Provided passage ▸
+---+

History
- Name: Empire Fenchurch (1945–46); Yewforest (1946–54); Perelle (1954–62);
- Owner: Ministry of Transport (1945–46); John Stewart & Co (Shipping) Ltd (1946–54) O Dorey & Sons Ltd (1954–61);
- Operator: John Stewart & Co (Shipping) Ltd (1946–54) O Dorey & Sons Ltd (1954–61)
- Port of registry: Aberdeen, United Kingdom (1945–54); Guernsey, Channel Islands (1954–61);
- Builder: John Lewis & Sons Ltd
- Yard number: 187
- Launched: 6 November 1945
- Completed: February 1946
- Identification: United Kingdom Official Number 180995; Code Letters GKQF; ;
- Fate: Converted to barge 1962
- Status: In service as of 1965

General characteristics
- Class & type: Coaster
- Tonnage: 1,047 GRT; 683 NRT;
- Length: 205 feet 0 inches (62.48 m)
- Beam: 32 ft 8 in (9.96 m)
- Depth: 13 ft 7 in (4.14 m)
- Propulsion: Triple expansion steam engine, single screw propeller

= SS Yewforest (1945) =

Yewforest was a coaster that was built as Empire Fenchurch in 1945 by John Lewis & Sons Ltd, Aberdeen for the Ministry of Transport (MoT). She was sold in 1946 and renamed Yewforest. She was sold to Guernsey in 1954 and renamed Perelle. Sold for scrapping in 1961, she was converted to a barge in 1962 and was in service as Tor in 1965.

==Description==
The ship was a coaster built in 1945 by John Lewi & Sons Ltd, Aberdeen, United Kingdom. She was yard number 187.

+---+

Source material ▸
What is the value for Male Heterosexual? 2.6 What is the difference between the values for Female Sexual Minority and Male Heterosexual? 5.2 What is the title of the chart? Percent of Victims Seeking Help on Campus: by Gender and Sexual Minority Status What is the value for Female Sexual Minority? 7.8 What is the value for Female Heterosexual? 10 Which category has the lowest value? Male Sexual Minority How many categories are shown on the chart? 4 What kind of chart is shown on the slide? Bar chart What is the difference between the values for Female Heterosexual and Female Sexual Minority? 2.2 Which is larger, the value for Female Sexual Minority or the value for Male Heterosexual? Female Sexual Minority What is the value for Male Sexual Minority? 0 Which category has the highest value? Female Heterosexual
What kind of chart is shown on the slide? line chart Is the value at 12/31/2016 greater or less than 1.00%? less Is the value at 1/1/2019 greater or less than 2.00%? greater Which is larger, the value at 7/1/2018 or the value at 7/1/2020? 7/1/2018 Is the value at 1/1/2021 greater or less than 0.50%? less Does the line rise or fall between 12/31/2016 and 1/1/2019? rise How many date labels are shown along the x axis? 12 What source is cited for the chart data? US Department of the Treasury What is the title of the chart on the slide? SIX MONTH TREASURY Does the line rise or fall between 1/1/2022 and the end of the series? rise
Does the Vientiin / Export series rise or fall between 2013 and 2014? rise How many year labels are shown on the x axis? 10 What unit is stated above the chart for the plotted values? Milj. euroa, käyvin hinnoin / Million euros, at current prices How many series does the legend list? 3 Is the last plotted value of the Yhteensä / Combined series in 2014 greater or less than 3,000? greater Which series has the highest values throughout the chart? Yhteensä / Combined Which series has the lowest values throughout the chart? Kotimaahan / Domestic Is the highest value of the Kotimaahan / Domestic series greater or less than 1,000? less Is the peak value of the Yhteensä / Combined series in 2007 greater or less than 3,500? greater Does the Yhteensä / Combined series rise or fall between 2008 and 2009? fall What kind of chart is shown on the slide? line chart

+---+

What to work on ▸
• A. Translate this sentence from the coaster article into Spanish: "She was sold to Guernsey in 1954 and renamed Perelle."
• B. In one to three sentences, explain why the coaster article gives Empire Fenchurch as the ship's name only until 1946.
• C. From the coaster article, print the passage starting with "- Propulsion: Triple" and going on through "yard number 187.".
The lines after the coaster article are separate material and have no connection to it.

Numbered answers ▸
• A. Fue vendido a Guernsey en 1954 y rebautizado como Perelle.

• B. The ship was built as Empire Fenchurch in 1945 for the Ministry of Transport. In 1946 she was sold and renamed Yewforest.

• C.
- Propulsion: Triple expansion steam engine, single screw propeller

= SS Yewforest (1945) =

Yewforest was a coaster that was built as Empire Fenchurch in 1945 by John Lewis & Sons Ltd, Aberdeen for the Ministry of Transport (MoT). She was sold in 1946 and renamed Yewforest. She was sold to Guernsey in 1954 and renamed Perelle. Sold for scrapping in 1961, she was converted to a barge in 1962 and was in service as Tor in 1965.

==Description==
The ship was a coaster built in 1945 by John Lewi & Sons Ltd, Aberdeen, United Kingdom. She was yard number 187.